Originally created 11/11/05

Georgia Southern's Bryant adjusts to new hype



STATESBORO, Ga. - Once A.J. Bryant was asked about earning All-American honors as a backup, he shook his head, shrugged his shoulders then smiled.

It almost leaves the Bushnell, Fla. native speechless, but for only a second.

"A lot of people come up and say, 'You didn't start? Why not?'" Bryant said. "That's a long story. But the coaches put me in great situations and I took advantage."

Coming off a six interception season, Bryant wore The Sports Network's and Associated Press' third-team Division I-AA All-America labels into this season along with his newest tag - Georgia Southern's starting free safety.

He's a senior with a basketball player's physique - 6-foot-5, 205 pounds. And while his interceptions are down, his tackles are way up.

In 10 games this year, Bryant has the most tackles by a safety with 64 since David Young's 77 in a 14-game season in 2001.

That tackling ability will be needed as the Eagles (7-3) host Morehead State in the last regular season game on Saturday.

"The last three weeks, (Bryant) has been more physical at the point of attack," coach Mike Sewak said. "(After the Furman game), he had a little stiffness in his neck. That's how you play that position."

Bryant admittedly wasn't always willing to stick his neck out a year ago. Particularly weighing 15 pounds less.

"Some times you don't have the physical attributes," he said. "There's no use for a 190-pounder taking on a 230-pound fullback.
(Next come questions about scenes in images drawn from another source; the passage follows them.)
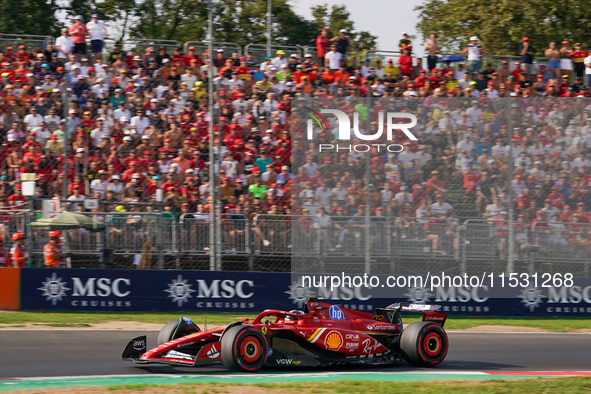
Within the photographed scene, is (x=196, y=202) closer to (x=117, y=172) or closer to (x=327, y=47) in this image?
(x=117, y=172)

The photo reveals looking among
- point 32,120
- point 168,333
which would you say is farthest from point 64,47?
point 168,333

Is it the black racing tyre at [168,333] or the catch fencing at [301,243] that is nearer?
the black racing tyre at [168,333]

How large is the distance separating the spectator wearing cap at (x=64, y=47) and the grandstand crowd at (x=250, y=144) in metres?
0.03

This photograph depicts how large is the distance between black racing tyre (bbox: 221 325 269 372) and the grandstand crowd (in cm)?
664

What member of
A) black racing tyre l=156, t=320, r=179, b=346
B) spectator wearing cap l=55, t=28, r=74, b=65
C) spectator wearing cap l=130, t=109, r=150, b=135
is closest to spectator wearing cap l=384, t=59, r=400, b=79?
spectator wearing cap l=130, t=109, r=150, b=135

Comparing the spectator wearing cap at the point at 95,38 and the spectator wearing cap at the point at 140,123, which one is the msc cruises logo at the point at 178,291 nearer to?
the spectator wearing cap at the point at 140,123

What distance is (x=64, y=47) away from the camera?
61.0 ft

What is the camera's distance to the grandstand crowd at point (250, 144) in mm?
15547

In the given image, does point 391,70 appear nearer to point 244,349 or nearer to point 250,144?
point 250,144

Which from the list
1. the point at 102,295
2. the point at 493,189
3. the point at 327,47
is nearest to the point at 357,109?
the point at 493,189

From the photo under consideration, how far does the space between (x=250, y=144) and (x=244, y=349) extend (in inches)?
366

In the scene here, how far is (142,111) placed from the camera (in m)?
17.5

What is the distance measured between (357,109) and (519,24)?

It's like a semi hitting a Volkswagen."

Last season, four-year starting senior James Young, a three-time All-Southern Conference performer, took on the traffic and as a result started ahead of Bryant.

But Georgia Southern coaches still loved Bryant's ability to play free safety, roaming from sideline to sideline like a windshield wiper during pass plays.

His sticky hands from his South Sumter (Fla.) High days as a wide receiver and ball-hawking abilities led to the interceptions.

Bryant had two picks against Western Carolina and Florida International last season. Against the Golden Panthers, he returned one 73 yards for a game-sealing touchdown.

The conference-leading six interceptions took Bryant straight to All-America.

This season, Bryant has been needed in run-support. The last four games, he has 38 tackles. The first six, only 26.

He has two interceptions as well.

"He has continually gotten better week by week and the Furman game was probably the best game he's had since he's been here," defensive coordinator Joe Tresey said. "He's fitting in where he needs to fit and making our defense better."

Tresey's praise of Bryant's efforts against Furman probably mirrors the Eagles' focus on positioning. Bryant recorded only six tackles - his fewest in almost a month - but the defense held the Paladins more than 100 yards and 14 points under their season averages.

Maybe Bryant is surprising himself. In high school he played quarterback, wide receiver and safety.

He shunned offers from South Florida, Central Florida, Lehigh and Eastern Kentucky and came to Georgia Southern hoping to catch passes.

"They told me they just had a great receiver (Chris Johnson with school records 673 receiving yards and eight touchdown catches in 2000) and they needed another one," Bryant said.

He made a catch in the Georgia-Florida All-Star Game - an interception - and found himself defending passes in the secondary.

But it might be where Bryant's future lies.

"I know (professional scouts) love his range and size," Sewak said. "You can't hide 6-5."